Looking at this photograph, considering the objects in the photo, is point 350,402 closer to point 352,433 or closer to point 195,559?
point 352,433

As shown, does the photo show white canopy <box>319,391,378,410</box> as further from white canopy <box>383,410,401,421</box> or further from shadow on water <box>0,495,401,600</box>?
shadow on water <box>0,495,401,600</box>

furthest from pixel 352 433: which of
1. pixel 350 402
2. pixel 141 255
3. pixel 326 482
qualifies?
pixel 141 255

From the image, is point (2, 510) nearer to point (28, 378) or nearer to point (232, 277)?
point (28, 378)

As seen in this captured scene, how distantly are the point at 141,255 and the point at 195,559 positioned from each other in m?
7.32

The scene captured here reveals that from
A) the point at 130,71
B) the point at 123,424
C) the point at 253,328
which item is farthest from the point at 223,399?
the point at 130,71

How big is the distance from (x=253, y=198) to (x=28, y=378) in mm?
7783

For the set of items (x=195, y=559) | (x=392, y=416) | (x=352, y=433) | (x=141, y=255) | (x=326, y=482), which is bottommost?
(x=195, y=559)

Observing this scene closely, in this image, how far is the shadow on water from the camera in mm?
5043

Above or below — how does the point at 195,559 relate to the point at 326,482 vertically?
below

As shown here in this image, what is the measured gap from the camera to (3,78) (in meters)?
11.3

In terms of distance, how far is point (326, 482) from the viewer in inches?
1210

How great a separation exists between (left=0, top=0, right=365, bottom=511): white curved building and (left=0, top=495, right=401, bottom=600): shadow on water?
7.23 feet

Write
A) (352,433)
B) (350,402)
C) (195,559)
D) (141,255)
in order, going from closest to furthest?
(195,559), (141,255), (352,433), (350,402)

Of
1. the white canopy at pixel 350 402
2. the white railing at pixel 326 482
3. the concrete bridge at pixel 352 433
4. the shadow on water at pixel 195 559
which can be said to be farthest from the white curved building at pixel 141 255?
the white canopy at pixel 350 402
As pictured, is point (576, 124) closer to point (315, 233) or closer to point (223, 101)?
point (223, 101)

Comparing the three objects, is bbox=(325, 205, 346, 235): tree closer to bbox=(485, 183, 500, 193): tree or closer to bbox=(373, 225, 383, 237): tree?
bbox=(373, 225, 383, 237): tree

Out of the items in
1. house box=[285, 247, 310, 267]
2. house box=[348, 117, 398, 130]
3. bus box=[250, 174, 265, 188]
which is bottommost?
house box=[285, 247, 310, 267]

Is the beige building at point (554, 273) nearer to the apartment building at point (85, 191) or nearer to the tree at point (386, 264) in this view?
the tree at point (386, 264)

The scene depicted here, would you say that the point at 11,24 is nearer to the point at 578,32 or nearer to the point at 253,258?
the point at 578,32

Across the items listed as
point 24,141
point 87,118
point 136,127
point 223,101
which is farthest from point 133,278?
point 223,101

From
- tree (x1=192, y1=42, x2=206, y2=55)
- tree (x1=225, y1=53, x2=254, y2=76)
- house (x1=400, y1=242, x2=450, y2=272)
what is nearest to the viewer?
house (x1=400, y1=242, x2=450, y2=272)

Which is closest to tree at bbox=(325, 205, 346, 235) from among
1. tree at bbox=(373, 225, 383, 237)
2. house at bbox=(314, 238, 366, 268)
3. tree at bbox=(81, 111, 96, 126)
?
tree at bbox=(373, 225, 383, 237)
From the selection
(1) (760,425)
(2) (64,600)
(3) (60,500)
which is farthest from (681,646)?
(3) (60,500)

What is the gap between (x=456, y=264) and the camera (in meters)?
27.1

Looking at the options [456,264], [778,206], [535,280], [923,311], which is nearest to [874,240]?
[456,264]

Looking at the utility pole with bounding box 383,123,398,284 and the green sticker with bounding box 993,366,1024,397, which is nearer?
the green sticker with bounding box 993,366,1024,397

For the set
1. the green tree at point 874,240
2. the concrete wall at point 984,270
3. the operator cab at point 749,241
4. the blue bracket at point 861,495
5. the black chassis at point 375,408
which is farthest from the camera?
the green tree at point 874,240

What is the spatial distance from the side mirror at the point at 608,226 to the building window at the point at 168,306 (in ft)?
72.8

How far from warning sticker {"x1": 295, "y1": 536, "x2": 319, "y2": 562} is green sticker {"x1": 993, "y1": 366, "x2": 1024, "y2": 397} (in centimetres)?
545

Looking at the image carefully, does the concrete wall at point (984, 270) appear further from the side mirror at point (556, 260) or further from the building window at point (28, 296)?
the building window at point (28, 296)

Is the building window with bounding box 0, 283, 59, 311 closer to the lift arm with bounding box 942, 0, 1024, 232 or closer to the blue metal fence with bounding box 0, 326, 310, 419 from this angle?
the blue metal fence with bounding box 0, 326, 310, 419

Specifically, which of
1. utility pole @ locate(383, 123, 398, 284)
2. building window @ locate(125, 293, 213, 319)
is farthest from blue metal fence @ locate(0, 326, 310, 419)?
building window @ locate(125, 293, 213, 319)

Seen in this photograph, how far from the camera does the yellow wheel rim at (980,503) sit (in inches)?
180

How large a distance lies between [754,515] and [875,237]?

=-=-=-=-=

§ What you have to do
Copy the lines starting at the one that contains "The scene captured here reveals that from" and ending at the one that contains "(195,559), (141,255), (352,433), (350,402)", with both of those included, and write them down exactly as they appear.

§ Task solution
The scene captured here reveals that from
A) the point at 130,71
B) the point at 123,424
C) the point at 253,328
which item is farthest from the point at 223,399?
the point at 130,71

How big is the distance from (x=253, y=198) to (x=28, y=378) in mm?
7783

For the set of items (x=195, y=559) | (x=392, y=416) | (x=352, y=433) | (x=141, y=255) | (x=326, y=482), which is bottommost?
(x=195, y=559)

Observing this scene closely, in this image, how far is the shadow on water from the camera in mm?
5043

Above or below — how does the point at 195,559 relate to the point at 326,482 vertically?
below

As shown here in this image, what is the measured gap from the camera to (3,78) (in meters)?
11.3

In terms of distance, how far is point (326, 482) from the viewer in inches?
1210

How great a separation exists between (left=0, top=0, right=365, bottom=511): white curved building and (left=0, top=495, right=401, bottom=600): shadow on water?
7.23 feet

Write
A) (352,433)
B) (350,402)
C) (195,559)
D) (141,255)
in order, going from closest to furthest?
(195,559), (141,255), (352,433), (350,402)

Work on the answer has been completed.